MATERIAL SHOWN -

● ● ● ● ● ● ●

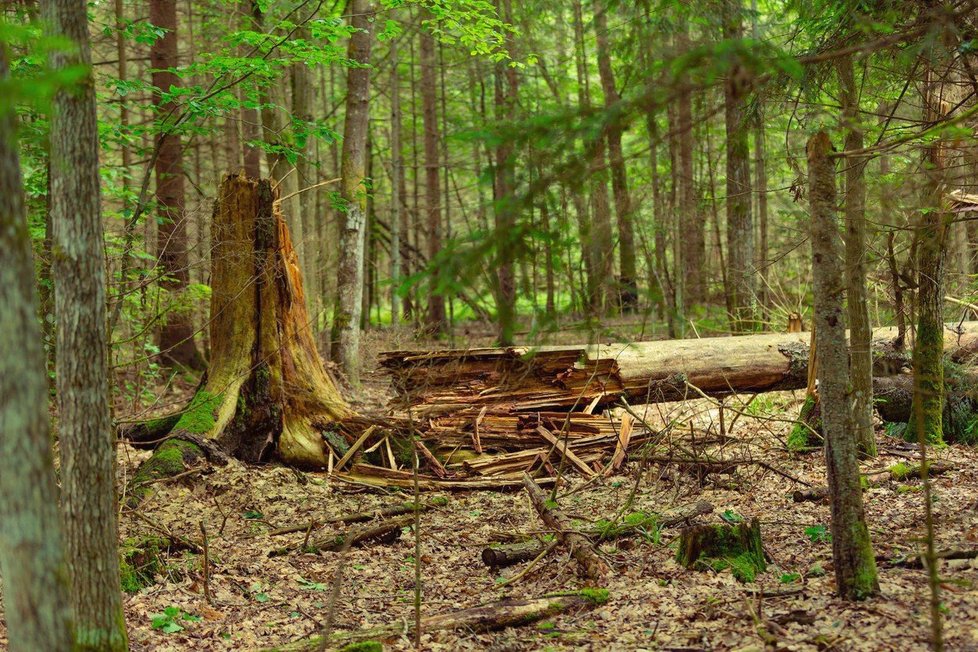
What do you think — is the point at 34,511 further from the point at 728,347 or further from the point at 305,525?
the point at 728,347

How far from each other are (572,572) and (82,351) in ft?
13.1

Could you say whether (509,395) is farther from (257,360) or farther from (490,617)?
(490,617)

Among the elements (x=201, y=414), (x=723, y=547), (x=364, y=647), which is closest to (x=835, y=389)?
(x=723, y=547)

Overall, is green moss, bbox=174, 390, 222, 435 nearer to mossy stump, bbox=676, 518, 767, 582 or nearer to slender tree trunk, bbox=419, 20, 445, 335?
mossy stump, bbox=676, 518, 767, 582

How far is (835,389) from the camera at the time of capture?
15.1ft

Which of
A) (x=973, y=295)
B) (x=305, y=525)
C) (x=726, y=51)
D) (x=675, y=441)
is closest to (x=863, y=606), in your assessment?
(x=726, y=51)

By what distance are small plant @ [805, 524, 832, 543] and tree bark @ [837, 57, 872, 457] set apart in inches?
37.5

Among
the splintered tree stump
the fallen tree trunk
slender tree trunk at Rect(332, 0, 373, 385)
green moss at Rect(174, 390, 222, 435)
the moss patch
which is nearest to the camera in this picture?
green moss at Rect(174, 390, 222, 435)

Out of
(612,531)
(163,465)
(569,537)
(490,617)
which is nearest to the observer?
(490,617)

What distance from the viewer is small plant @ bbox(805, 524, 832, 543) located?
617 centimetres

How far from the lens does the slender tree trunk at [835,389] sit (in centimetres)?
454

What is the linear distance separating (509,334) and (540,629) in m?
2.23

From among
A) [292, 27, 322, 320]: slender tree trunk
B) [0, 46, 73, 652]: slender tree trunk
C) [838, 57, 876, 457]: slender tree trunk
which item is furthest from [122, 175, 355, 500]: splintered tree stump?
[838, 57, 876, 457]: slender tree trunk

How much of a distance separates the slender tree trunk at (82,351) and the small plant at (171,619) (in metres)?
1.07
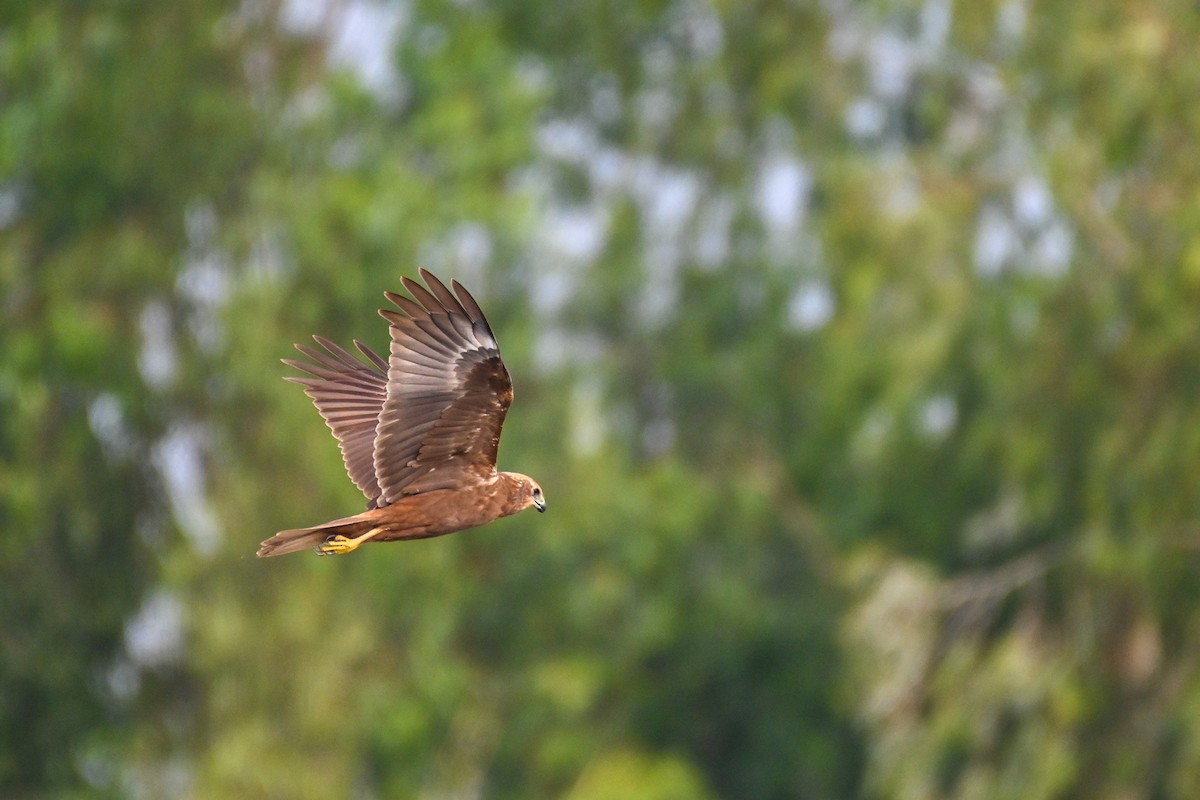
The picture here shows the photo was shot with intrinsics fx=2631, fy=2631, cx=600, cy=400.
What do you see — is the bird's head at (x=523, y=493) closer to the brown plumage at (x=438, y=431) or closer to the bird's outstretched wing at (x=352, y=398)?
the brown plumage at (x=438, y=431)

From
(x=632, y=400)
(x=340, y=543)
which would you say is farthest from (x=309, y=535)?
(x=632, y=400)

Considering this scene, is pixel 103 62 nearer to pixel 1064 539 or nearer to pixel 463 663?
pixel 463 663

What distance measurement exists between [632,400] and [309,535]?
1708cm

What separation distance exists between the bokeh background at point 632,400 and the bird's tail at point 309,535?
27.2 ft

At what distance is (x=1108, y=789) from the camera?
60.7 feet

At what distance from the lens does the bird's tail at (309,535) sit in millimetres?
9836

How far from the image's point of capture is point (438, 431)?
10.4m

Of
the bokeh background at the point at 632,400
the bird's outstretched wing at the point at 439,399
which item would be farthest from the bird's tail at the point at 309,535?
the bokeh background at the point at 632,400

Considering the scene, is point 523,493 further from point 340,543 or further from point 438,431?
point 340,543

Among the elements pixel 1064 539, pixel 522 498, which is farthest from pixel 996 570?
pixel 522 498

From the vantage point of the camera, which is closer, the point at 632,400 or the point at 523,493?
the point at 523,493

● ● ● ● ● ● ●

EXERCISE DESCRIPTION -
Starting at the line that contains "Considering this scene, is", print every line through the end of the listing, word for word. Leave out all the rest.

EXERCISE SOLUTION -
Considering this scene, is pixel 103 62 nearer to pixel 1064 539 or nearer to pixel 463 663?
pixel 463 663

What distance measurement exists between [632,400] and [309,535]?
1708cm

What separation distance exists between the bokeh background at point 632,400 and the bird's tail at point 309,535?
27.2 ft

At what distance is (x=1108, y=789) from the camera?
60.7 feet

At what distance from the lens does the bird's tail at (309,535) sit in millimetres?
9836

How far from the image's point of capture is point (438, 431)?
10.4m

Of
the bokeh background at the point at 632,400
the bird's outstretched wing at the point at 439,399
which item would be farthest from the bird's tail at the point at 309,535?
the bokeh background at the point at 632,400

Considering the scene, is point 523,493 further from point 340,543 or further from point 438,431?
point 340,543

Among the elements pixel 1064 539, pixel 522 498, which is farthest from pixel 996 570?
pixel 522 498

From the vantage point of the camera, which is closer, the point at 632,400 or the point at 523,493?
the point at 523,493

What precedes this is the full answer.